Zu Besuch bei Lukaschenko

Video: Depardieu als Sensenmann beim Diktator

Minsk - Gérard Depardieu, französischer Schauspieler und Wahl-Russe, versteht sich bestens mit Alexander Lukaschenko. Bei einem Besuch in Weißrussland lernte er vom Diktator, wie man mit einer Sense mäht.

Die beiden Vertreter der Generation 60plus hätten Depardieus Besuch auf Lukaschenkos Anwesen außerhalb der Hauptstadt dazu genutzt, sich über Landwirtschaft und den Anbau organischer Nahrungsmittel auszutauschen, teilte das Präsidentenamt in Minsk am Donnerstag mit.

„Man muss eine halbe Drehung machen“, erklärte Lukaschenko dem Filmstar („Asterix und Obelix gegen Caesar“) die typische Sense-Bewegung, wie ein Video der Staatsagentur Belta zeigte. Dann griff Depardieu selbst zum Werkzeug und mähte gemeinsam mit dem Präsidenten in rhythmischer Drehbewegung eine Wiese auf einem Landsitz des Staatschefs bei Minsk.

"Ihr habt schöne Frauen, gute Milch und gutes Fleisch. Das ist es, was ein kleiner Bulle wie ich braucht", sagte der 66-jährige französische Bonvivant laut weißrussischen Medien. Unter dem zufriedenen Blick des autoritären Machthabers Lukaschenko fügte er hinzu: "Ich sehe, dass die Menschen hier glücklich sind. Es muss sehr angenehm sein, in diesem Land zu leben."

Am Ende des Videos stiegen Depardieu und Lukaschenko auf einen modernen Rasenmähertraktor und schnitten das Gras maschinell weiter.

Lukaschenko, der im August 61 Jahre alt wird, regiert Weißrussland mit harter Hand seit 1994. Es wird erwartet, dass er bei der Präsidentschaftswahl im Oktober erneut antritt.
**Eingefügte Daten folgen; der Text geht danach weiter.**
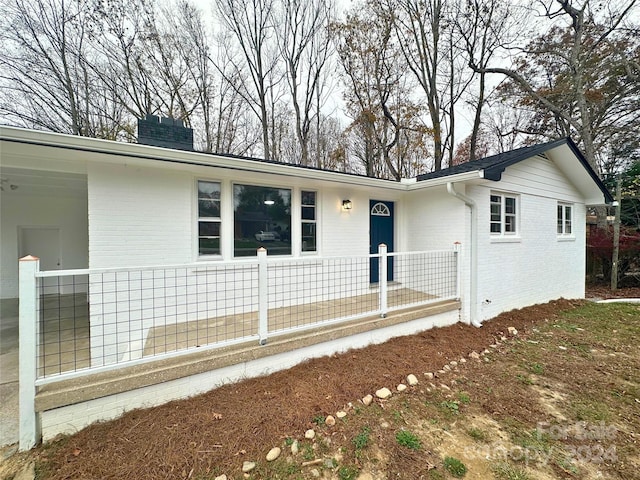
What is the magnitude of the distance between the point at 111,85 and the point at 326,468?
45.9 ft

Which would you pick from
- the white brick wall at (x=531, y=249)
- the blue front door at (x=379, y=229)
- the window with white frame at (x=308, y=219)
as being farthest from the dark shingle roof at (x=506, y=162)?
the window with white frame at (x=308, y=219)

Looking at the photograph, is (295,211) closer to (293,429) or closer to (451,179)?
(451,179)

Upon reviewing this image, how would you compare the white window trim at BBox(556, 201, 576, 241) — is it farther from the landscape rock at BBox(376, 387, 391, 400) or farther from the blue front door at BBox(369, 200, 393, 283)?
the landscape rock at BBox(376, 387, 391, 400)

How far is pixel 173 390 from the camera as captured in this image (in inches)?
109

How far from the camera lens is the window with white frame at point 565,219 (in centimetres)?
761

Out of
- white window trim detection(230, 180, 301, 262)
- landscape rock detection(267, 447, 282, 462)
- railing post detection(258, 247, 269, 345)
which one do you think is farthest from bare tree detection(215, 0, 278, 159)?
landscape rock detection(267, 447, 282, 462)

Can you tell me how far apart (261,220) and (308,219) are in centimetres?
101

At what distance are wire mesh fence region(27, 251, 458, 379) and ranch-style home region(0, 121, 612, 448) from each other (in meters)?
0.03

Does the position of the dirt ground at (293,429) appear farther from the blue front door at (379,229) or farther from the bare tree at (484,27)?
the bare tree at (484,27)

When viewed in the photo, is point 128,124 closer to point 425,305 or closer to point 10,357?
point 10,357

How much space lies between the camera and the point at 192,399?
2.80 metres

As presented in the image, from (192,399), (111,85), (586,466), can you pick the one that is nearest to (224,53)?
(111,85)

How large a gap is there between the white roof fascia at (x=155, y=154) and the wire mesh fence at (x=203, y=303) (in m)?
1.52

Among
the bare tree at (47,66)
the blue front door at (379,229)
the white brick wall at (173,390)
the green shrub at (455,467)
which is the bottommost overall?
the green shrub at (455,467)
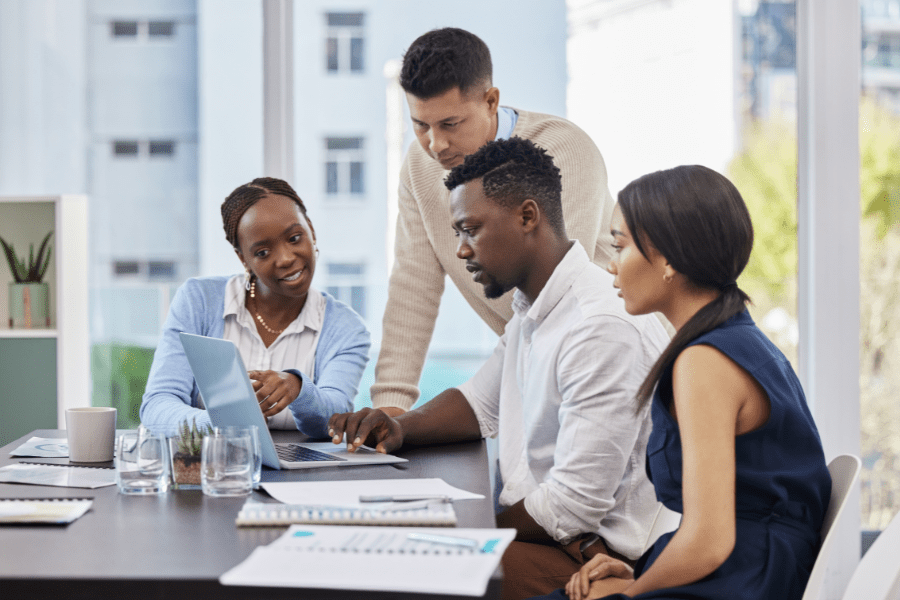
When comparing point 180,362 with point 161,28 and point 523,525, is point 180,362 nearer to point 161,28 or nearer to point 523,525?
point 523,525

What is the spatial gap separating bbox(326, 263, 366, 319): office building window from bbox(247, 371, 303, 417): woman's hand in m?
1.53

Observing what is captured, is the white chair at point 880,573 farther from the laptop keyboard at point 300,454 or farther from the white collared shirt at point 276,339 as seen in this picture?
the white collared shirt at point 276,339

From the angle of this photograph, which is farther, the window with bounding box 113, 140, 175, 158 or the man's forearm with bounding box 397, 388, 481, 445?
the window with bounding box 113, 140, 175, 158

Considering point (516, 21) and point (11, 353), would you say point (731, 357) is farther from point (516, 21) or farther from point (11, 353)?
point (11, 353)

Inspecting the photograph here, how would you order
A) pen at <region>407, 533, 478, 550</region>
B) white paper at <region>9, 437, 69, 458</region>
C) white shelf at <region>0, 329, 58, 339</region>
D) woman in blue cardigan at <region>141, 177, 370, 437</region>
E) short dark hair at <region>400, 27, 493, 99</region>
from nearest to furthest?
pen at <region>407, 533, 478, 550</region>, white paper at <region>9, 437, 69, 458</region>, woman in blue cardigan at <region>141, 177, 370, 437</region>, short dark hair at <region>400, 27, 493, 99</region>, white shelf at <region>0, 329, 58, 339</region>

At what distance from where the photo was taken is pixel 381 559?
3.24 ft

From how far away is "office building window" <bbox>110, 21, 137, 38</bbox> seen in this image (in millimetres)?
3320

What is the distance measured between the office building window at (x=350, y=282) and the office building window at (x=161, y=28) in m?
1.08

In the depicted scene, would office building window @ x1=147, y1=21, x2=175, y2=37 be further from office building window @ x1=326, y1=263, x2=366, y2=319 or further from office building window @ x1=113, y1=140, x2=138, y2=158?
office building window @ x1=326, y1=263, x2=366, y2=319

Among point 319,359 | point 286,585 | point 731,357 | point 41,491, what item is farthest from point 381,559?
point 319,359

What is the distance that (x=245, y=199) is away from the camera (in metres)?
2.35

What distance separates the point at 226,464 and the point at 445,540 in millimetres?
457

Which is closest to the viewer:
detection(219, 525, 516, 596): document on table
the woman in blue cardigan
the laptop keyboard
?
detection(219, 525, 516, 596): document on table

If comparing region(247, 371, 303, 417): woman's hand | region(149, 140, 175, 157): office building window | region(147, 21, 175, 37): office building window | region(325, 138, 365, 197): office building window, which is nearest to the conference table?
region(247, 371, 303, 417): woman's hand
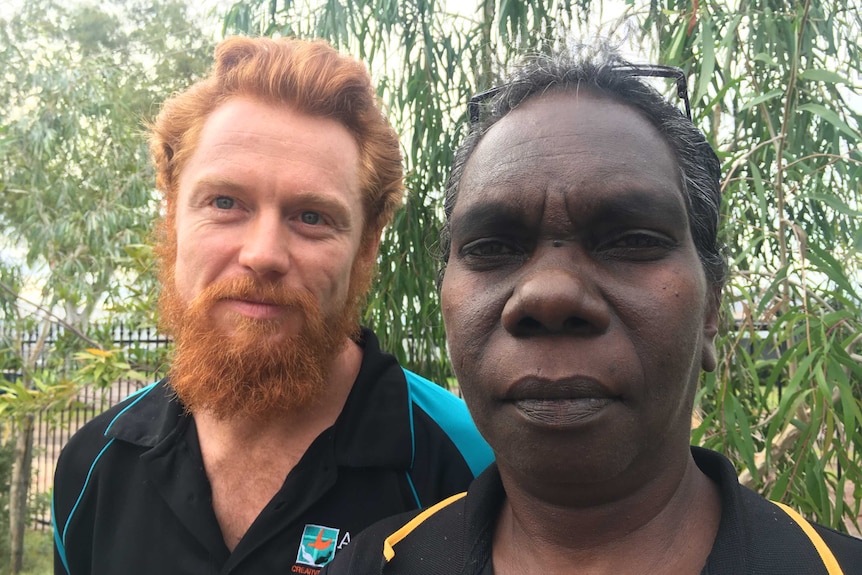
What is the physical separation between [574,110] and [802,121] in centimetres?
174

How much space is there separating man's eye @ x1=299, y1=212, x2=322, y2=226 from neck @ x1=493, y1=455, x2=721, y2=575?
3.42 feet

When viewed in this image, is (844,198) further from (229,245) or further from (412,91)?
(229,245)

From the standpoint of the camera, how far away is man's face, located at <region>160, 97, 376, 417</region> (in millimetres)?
1866

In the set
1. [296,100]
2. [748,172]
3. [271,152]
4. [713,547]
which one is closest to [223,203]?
[271,152]

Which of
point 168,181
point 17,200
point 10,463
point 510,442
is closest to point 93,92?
point 17,200

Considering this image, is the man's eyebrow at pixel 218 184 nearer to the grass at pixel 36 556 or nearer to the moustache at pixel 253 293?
the moustache at pixel 253 293

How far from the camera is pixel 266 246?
1814 millimetres

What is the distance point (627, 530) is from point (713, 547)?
13 centimetres

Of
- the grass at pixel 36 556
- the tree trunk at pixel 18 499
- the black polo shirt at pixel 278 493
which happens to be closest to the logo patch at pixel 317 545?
the black polo shirt at pixel 278 493

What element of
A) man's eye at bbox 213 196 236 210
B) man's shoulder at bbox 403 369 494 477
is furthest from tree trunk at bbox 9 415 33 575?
man's shoulder at bbox 403 369 494 477

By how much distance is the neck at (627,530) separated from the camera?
109 centimetres

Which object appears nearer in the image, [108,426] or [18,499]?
[108,426]

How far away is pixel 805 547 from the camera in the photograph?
105cm

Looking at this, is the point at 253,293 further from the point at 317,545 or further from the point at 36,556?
the point at 36,556
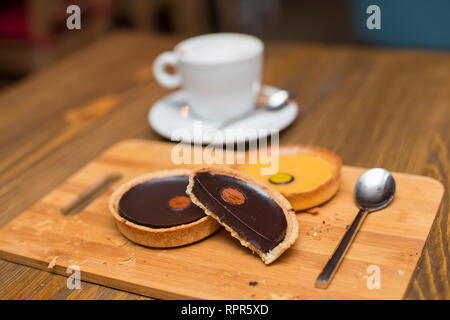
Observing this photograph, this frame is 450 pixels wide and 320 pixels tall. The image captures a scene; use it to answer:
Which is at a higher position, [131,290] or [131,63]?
[131,63]

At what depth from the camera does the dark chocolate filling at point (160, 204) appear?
81cm

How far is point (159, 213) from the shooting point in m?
0.83

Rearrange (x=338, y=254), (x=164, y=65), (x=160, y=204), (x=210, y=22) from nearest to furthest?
(x=338, y=254)
(x=160, y=204)
(x=164, y=65)
(x=210, y=22)

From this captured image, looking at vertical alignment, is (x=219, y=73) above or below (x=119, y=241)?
above

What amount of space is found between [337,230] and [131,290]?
1.03 ft

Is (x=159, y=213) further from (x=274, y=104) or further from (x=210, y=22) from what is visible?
(x=210, y=22)

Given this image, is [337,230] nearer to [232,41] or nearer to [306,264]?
[306,264]

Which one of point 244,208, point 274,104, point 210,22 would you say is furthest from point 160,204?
point 210,22

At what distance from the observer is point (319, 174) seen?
36.4 inches

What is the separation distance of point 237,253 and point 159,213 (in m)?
0.14

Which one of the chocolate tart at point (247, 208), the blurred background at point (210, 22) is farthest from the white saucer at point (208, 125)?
the blurred background at point (210, 22)

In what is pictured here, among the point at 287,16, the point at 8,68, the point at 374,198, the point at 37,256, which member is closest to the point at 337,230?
the point at 374,198

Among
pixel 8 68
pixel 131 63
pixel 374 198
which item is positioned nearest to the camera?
pixel 374 198

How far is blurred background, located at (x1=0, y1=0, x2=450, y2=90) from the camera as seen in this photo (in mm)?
2242
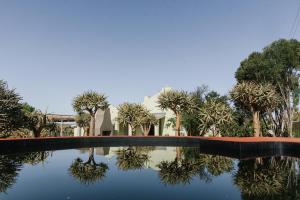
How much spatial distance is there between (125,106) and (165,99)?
5.95 meters

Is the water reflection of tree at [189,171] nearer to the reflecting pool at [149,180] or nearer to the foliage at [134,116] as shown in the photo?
the reflecting pool at [149,180]

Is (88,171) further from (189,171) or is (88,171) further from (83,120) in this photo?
(83,120)

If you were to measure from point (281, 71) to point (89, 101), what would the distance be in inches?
884

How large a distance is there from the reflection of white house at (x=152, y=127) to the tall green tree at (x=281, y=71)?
39.7 feet

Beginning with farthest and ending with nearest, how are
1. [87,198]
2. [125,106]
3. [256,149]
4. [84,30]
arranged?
[125,106] < [84,30] < [256,149] < [87,198]

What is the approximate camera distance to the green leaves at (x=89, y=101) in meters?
36.9

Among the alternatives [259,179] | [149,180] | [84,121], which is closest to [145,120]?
[84,121]

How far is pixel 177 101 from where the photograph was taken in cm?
3522

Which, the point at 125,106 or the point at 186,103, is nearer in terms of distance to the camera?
the point at 186,103

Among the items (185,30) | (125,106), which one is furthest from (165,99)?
(185,30)

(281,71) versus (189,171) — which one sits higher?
(281,71)

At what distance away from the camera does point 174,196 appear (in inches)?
366

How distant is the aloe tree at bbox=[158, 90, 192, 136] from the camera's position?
35.1 metres

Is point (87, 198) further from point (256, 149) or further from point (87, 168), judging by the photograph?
point (256, 149)
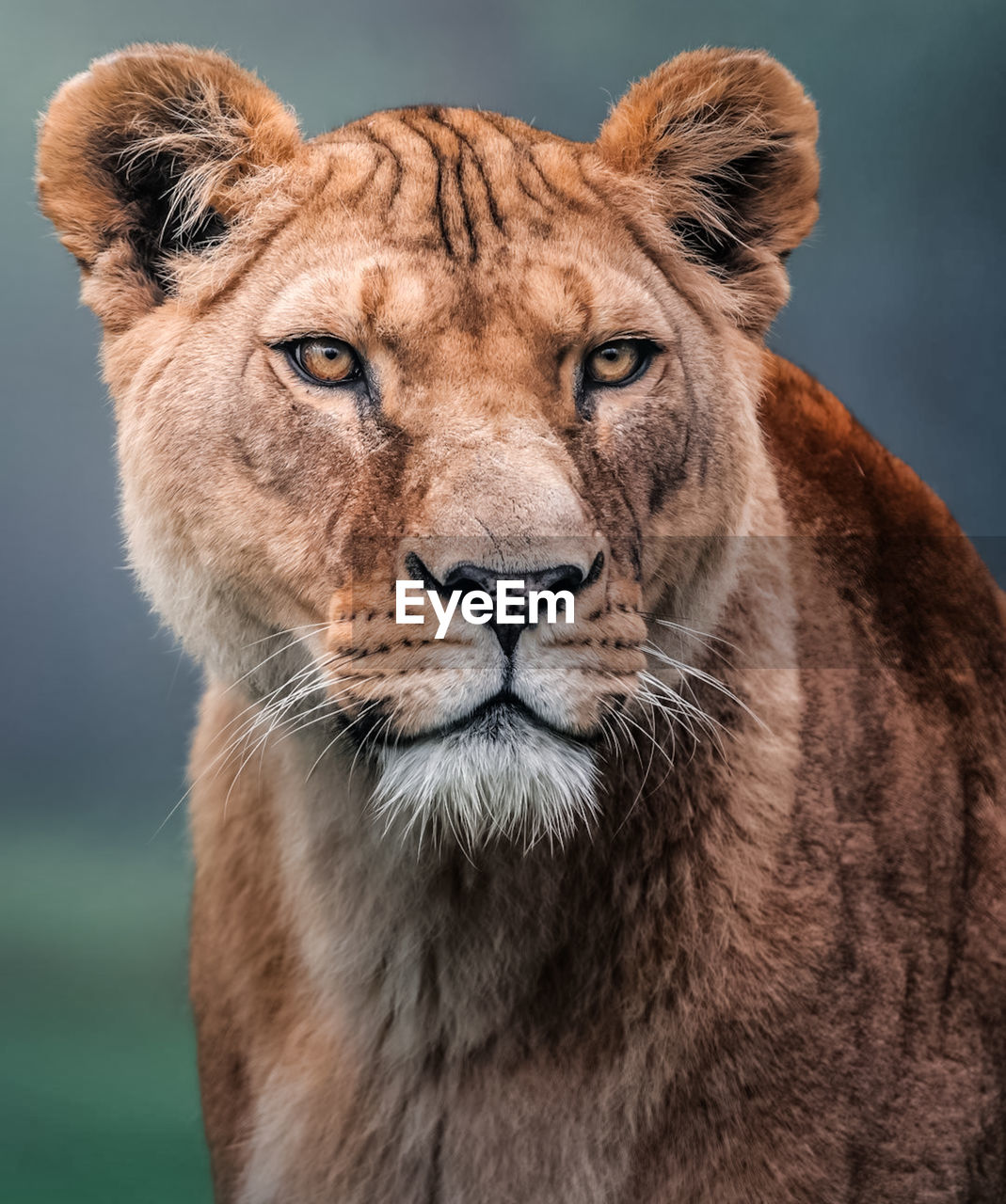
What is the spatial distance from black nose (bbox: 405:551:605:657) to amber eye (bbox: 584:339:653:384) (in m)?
0.40

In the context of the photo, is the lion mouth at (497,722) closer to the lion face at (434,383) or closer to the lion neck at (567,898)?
the lion face at (434,383)

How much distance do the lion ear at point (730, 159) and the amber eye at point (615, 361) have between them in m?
0.33

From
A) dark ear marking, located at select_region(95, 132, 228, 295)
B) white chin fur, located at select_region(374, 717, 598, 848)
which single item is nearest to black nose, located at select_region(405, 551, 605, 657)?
white chin fur, located at select_region(374, 717, 598, 848)

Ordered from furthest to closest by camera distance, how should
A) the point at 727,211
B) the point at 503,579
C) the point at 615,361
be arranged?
Answer: the point at 727,211
the point at 615,361
the point at 503,579

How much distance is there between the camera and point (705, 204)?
2438 mm

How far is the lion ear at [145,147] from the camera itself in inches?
90.0

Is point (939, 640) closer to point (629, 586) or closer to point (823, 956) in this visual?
point (823, 956)

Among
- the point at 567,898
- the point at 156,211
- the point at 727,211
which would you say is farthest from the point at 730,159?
the point at 567,898

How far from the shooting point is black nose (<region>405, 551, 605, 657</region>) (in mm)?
1844

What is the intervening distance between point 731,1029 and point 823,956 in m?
0.20

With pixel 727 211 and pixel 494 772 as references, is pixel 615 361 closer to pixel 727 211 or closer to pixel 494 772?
pixel 727 211

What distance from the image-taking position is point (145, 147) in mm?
2326

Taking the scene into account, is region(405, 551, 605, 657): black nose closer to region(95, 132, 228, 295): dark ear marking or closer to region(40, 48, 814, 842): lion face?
region(40, 48, 814, 842): lion face

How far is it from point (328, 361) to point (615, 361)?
43cm
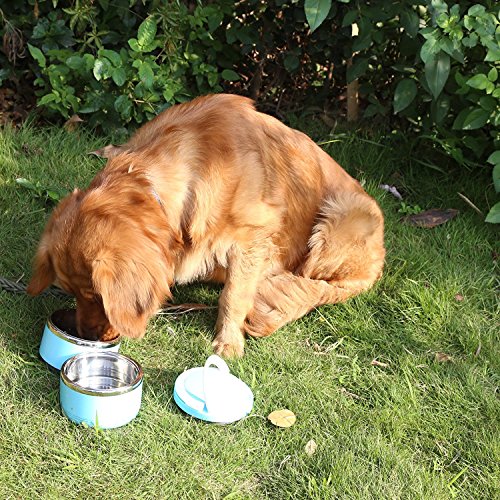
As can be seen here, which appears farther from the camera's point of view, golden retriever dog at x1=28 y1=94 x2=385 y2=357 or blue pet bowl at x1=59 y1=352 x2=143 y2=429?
golden retriever dog at x1=28 y1=94 x2=385 y2=357

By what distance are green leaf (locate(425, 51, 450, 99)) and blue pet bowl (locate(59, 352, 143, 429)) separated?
8.52 ft

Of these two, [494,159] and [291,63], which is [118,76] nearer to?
[291,63]

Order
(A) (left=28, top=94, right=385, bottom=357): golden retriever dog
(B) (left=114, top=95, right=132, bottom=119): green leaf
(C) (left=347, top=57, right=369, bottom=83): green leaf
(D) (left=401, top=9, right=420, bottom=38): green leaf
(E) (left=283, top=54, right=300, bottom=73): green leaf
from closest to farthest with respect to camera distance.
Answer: (A) (left=28, top=94, right=385, bottom=357): golden retriever dog, (D) (left=401, top=9, right=420, bottom=38): green leaf, (B) (left=114, top=95, right=132, bottom=119): green leaf, (C) (left=347, top=57, right=369, bottom=83): green leaf, (E) (left=283, top=54, right=300, bottom=73): green leaf

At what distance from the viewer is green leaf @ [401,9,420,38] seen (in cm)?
475

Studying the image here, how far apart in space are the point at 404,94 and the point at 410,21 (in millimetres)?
491

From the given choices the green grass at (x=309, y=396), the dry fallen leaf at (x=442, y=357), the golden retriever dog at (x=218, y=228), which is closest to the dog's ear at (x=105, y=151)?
the green grass at (x=309, y=396)

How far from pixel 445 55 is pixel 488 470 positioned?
2.60 meters

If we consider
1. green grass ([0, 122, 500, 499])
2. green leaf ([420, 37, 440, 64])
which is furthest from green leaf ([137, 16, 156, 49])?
green leaf ([420, 37, 440, 64])

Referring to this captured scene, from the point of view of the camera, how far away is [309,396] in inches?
138

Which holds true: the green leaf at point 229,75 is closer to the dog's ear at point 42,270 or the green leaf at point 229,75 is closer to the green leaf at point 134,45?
the green leaf at point 134,45

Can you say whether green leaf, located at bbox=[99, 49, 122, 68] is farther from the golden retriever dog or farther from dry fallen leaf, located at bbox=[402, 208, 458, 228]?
dry fallen leaf, located at bbox=[402, 208, 458, 228]

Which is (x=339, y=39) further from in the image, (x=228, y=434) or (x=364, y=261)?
(x=228, y=434)

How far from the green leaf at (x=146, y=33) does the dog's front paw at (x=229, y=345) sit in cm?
234

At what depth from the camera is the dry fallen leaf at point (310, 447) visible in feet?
10.4
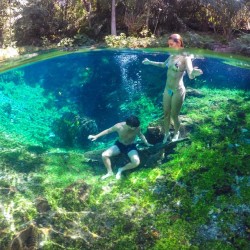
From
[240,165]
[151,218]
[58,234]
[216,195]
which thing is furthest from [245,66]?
[58,234]

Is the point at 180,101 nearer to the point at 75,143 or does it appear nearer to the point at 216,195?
the point at 216,195

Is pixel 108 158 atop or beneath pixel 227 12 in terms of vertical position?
beneath

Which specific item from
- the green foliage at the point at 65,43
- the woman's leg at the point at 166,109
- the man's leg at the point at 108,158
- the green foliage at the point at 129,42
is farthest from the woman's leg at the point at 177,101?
the green foliage at the point at 65,43

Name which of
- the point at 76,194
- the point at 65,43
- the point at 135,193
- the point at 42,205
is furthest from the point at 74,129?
the point at 65,43

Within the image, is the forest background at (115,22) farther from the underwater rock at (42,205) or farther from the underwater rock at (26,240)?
the underwater rock at (26,240)

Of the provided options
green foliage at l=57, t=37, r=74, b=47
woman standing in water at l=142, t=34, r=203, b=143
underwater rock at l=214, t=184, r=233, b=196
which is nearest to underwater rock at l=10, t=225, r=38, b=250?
underwater rock at l=214, t=184, r=233, b=196

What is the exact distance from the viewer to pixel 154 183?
5.09 meters

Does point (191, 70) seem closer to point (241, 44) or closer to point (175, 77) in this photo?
point (175, 77)

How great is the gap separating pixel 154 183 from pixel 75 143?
3.09m

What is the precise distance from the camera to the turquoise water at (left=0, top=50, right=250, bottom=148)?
8.49m

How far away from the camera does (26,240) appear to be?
14.0 ft

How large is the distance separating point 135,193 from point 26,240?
1.77 metres

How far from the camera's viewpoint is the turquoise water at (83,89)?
8492 mm

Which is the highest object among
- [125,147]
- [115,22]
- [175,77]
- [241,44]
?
[115,22]
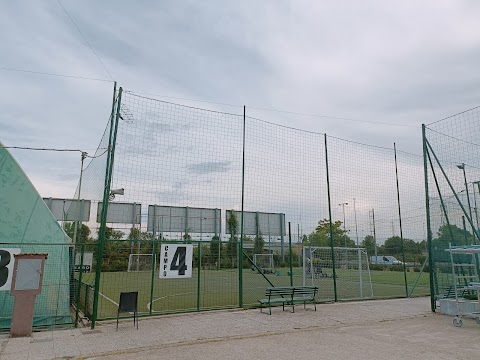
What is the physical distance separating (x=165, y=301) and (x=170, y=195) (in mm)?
4983

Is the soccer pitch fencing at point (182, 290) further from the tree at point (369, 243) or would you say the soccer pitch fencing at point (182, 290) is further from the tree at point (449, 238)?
the tree at point (449, 238)

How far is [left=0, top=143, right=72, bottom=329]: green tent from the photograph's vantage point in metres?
7.88

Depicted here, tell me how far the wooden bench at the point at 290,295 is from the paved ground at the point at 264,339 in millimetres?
469

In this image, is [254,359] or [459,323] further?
[459,323]

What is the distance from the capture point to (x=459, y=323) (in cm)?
845

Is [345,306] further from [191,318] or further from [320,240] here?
[320,240]

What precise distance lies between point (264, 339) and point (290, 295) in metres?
3.75

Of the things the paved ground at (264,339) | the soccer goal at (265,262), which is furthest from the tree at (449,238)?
the soccer goal at (265,262)

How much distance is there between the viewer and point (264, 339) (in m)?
7.05

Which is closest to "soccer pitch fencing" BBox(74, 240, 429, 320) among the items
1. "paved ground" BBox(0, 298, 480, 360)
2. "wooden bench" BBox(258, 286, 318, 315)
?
"wooden bench" BBox(258, 286, 318, 315)

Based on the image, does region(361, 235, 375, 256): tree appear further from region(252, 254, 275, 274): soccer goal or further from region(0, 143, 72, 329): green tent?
region(0, 143, 72, 329): green tent

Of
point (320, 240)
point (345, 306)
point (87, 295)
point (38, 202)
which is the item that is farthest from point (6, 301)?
point (320, 240)

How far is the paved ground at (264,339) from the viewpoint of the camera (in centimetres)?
605

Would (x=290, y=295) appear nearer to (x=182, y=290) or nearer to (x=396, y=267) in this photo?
(x=182, y=290)
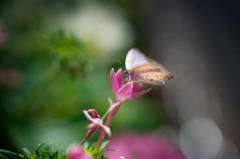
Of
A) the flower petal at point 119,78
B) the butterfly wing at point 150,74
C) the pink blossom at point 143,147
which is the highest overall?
the flower petal at point 119,78

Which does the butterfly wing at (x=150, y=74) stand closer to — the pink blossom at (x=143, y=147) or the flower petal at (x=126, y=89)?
the flower petal at (x=126, y=89)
Wegen fortdauernder Menschenrechtsverletzungen hatten die EU und die USA die Sanktionen gegen Minsk in den vergangenen Jahren mehrfach ausgeweitet. Weißrussland ist das einzige Land in Europa, in dem die Todesstrafe noch angewendet wird.

Um einem drohenden Spitzensteuersatz von 75 Prozent in Frankreich zu entkommen, war Depardieu Ende 2012 zunächst nach Belgien umgezogen. 2013 nahm er die russische Staatsbürgerschaft an, die ihm Russlands Staatschef Wladimir Putin persönlich angeboten hatte.